▶ [Ziel der Aufgabe]:
Gib einen Abschnitt aus dem Beschluss zur Prozesskostenhilfe wortgetreu wieder. Beginne bei den Worten „Die Klägerin und“ und höre nach „von 804,20 €.“ auf.

▶ [Dokumentauszug]:
———

L 2 AS 117/22 B

Sozialgericht
LSG Sachsen-Anhalt
Sachgebiet
Grundsicherung für Arbeitsuchende
1. Instanz
SG Halle (Saale) (SAN)
Aktenzeichen
S 6 AS 893/21
Datum
2. Instanz
LSG Sachsen-Anhalt
Aktenzeichen
L 2 AS 117/22 B
Datum
3. Instanz
-
Aktenzeichen
-
Datum
-
Kategorie
Beschluss
Leitsätze

Eine Klage ist mutwillig und Prozesskostenhilfe trotz hinreichender Erfolgsaussicht nicht zu bewilligen, wenn die Erfolgsaussichten allein darauf beruhen, dass die Behörde ihre richtige Rechtsansicht (bestandskräftige Erstattungsforderung ist durchsetzbar und nicht erfüllt) zu Unrecht in einen (Form)Verwaltungsakt gekleidet hat.

 

Die Beschwerde wird zurückgewiesen.

 

Außergerichtliche Kosten sind nicht zu erstatten.

 

 

Gründe:

 

I.

 

Die Klägerin und Beschwerdeführerin (im Folgenden: Klägerin) begehrt Prozesskostenhilfe für ein noch laufendes erstinstanzliches Klageverfahren. In der Sache wendet sie sich gegen die Vollstreckung von Erstattungsforderungen in Höhe von 804,20 €.

———

▶ [Datenauszug]:
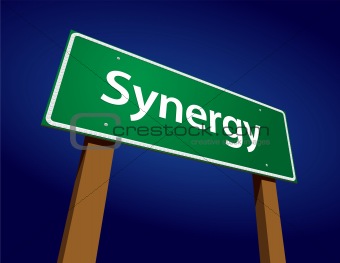 Synergy Green Road Sign Illustration on a Radiant Blue Background.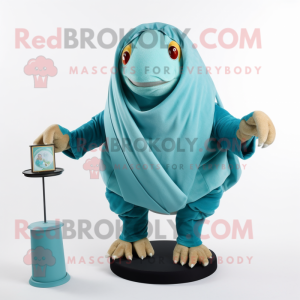 Teal Hermit Crab mascot costume character dressed with a Turtleneck and Shawl pins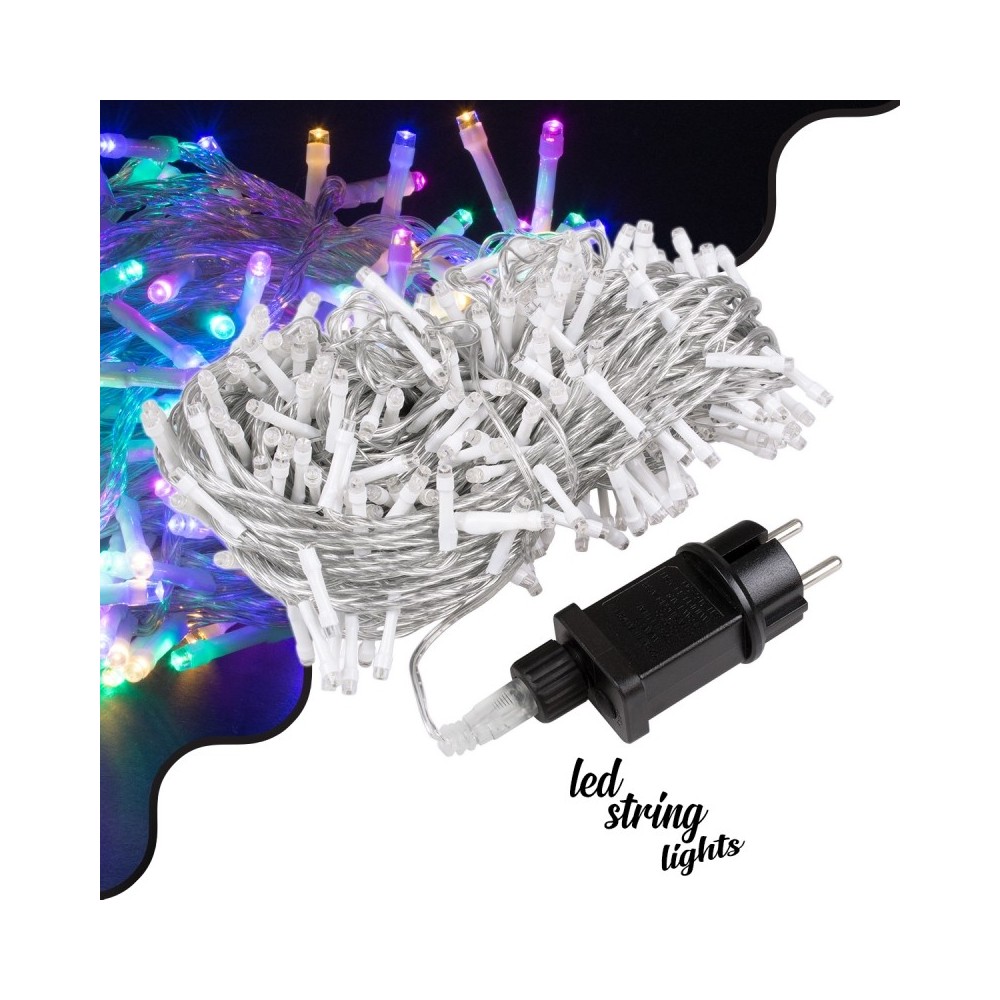 85841 Διακοσμητική Γιρλάντα 33 Μέτρα με Controller 8 Προγραμμάτων Εναλλαγών Φωτισμού - Επεκτεινόμενη 300 LED 3.6W AC 230V με Διάφανο Καλώδιο & Πρίζα Schuko Αδιάβροχη IP44 RGB Μ33m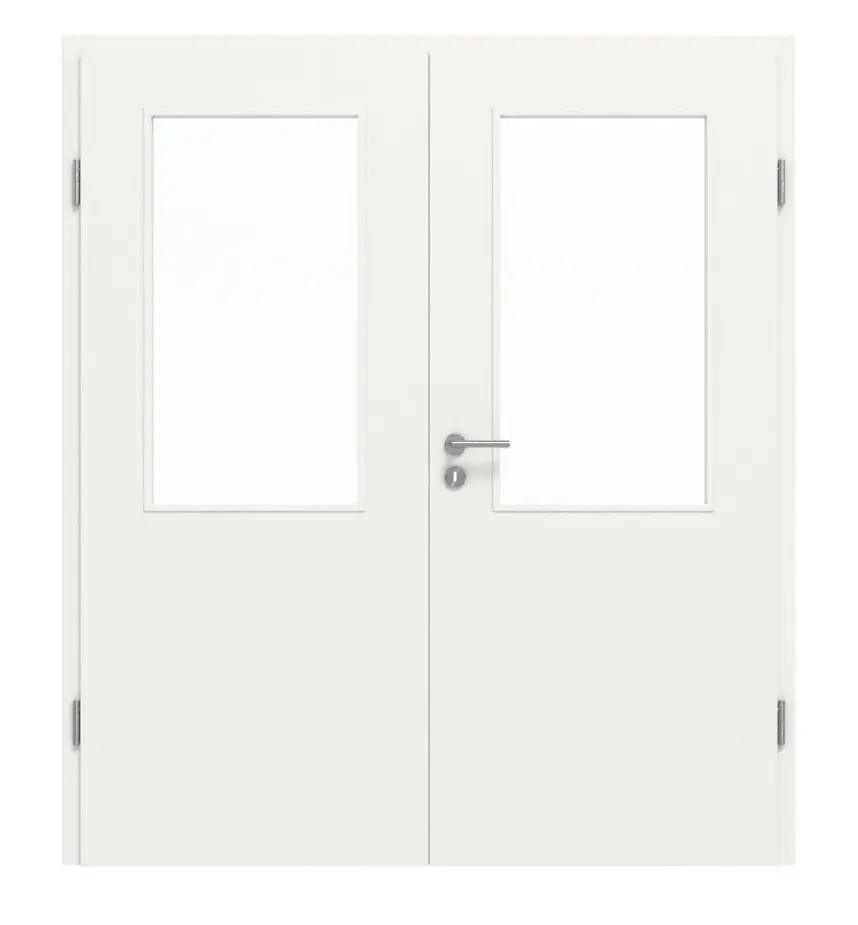 CLASSEN Drzwi dwuskrzydłowe 4.2, CPL, białe RAL 9016, z przeszkleniem i ościeżnicą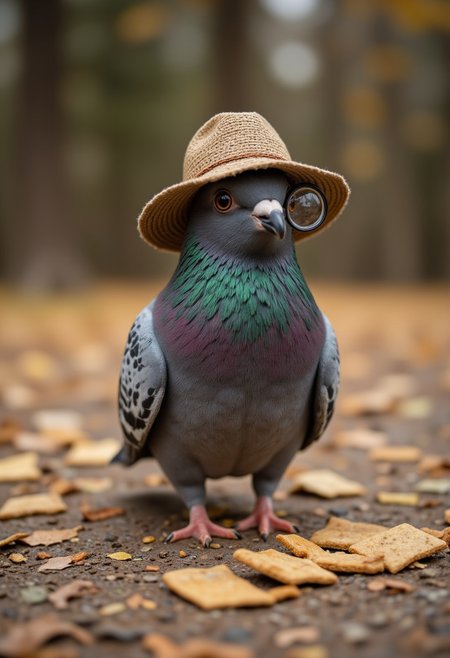 Pigeon in a detective hat, magnifying glass in beak, investigating a "crime scene" with breadcrumbs
,aidmafluxproultra, aidmaHyperrealism, aidmaMJ6.1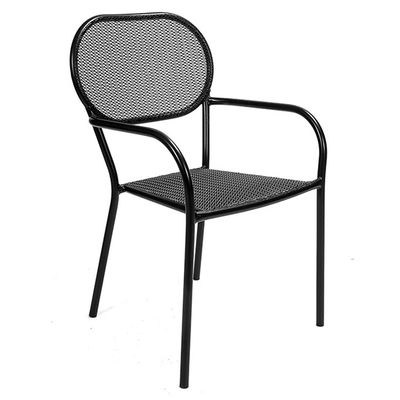 Outdoor Bistro Cafe Tuin Hof Terras Metalen ijzeren ronde tafels en stoelen met paraplu gat in modern design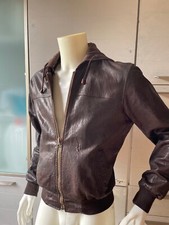 Giubbetto VIRTUS Uomo Taglia L Giubbino Giacca PELLE MARRONE CON CAPPUCCIO 499,0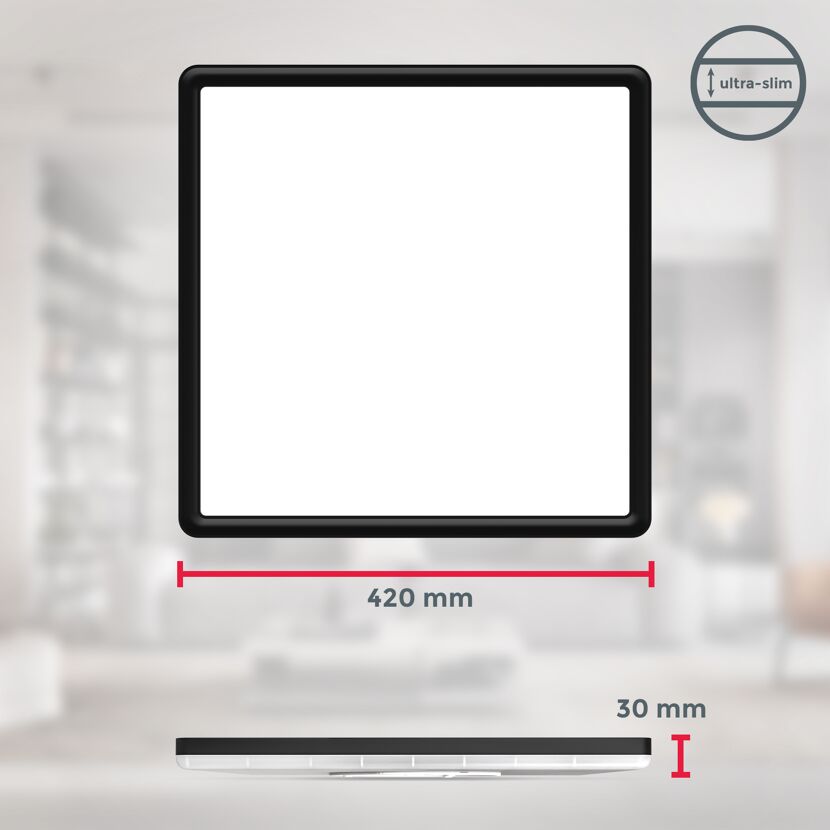 LED-Deckenleuchte 'Slim' 42 x 42 cm schwarz 2700 lm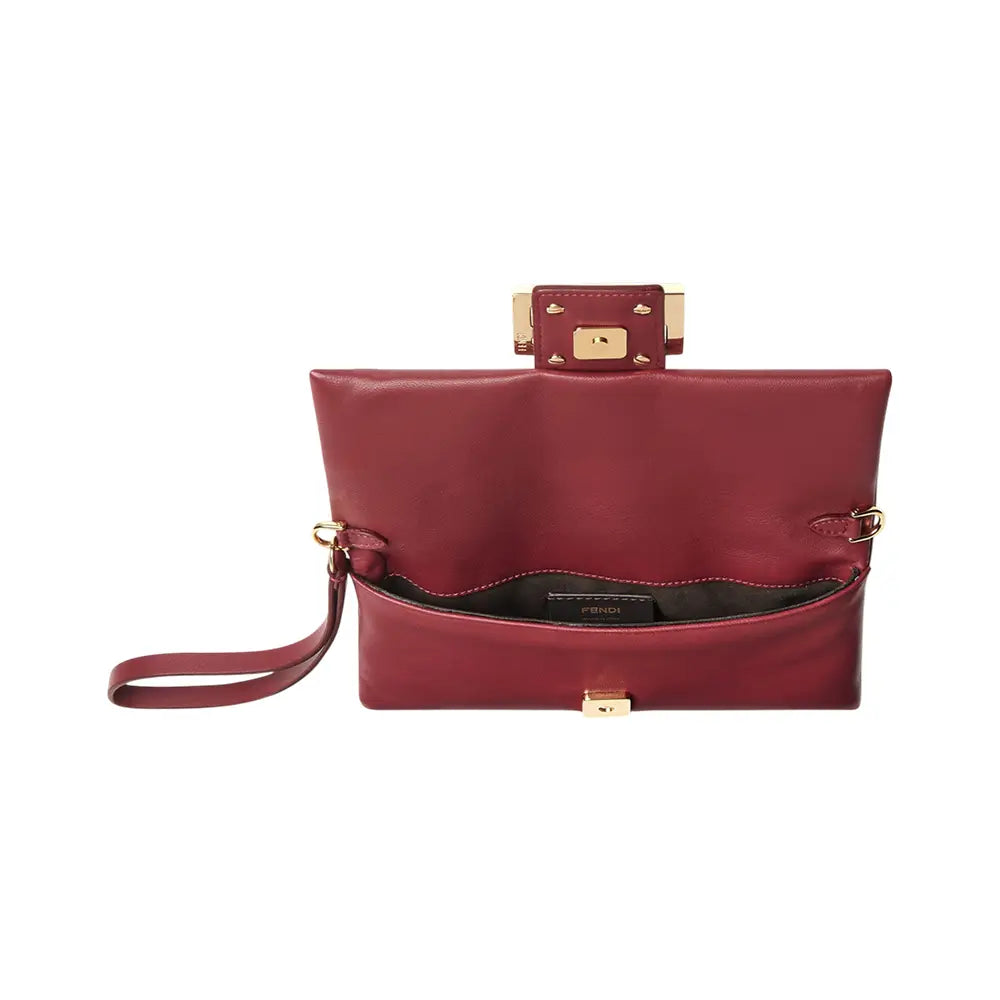 Fendi Mamma Baguette Pouch Nappa Leather Red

———

▶ [Deine Antwort]:
Die Klägerin und Beschwerdeführerin (im Folgenden: Klägerin) begehrt Prozesskostenhilfe für ein noch laufendes erstinstanzliches Klageverfahren. In der Sache wendet sie sich gegen die Vollstreckung von Erstattungsforderungen in Höhe von 804,20 €.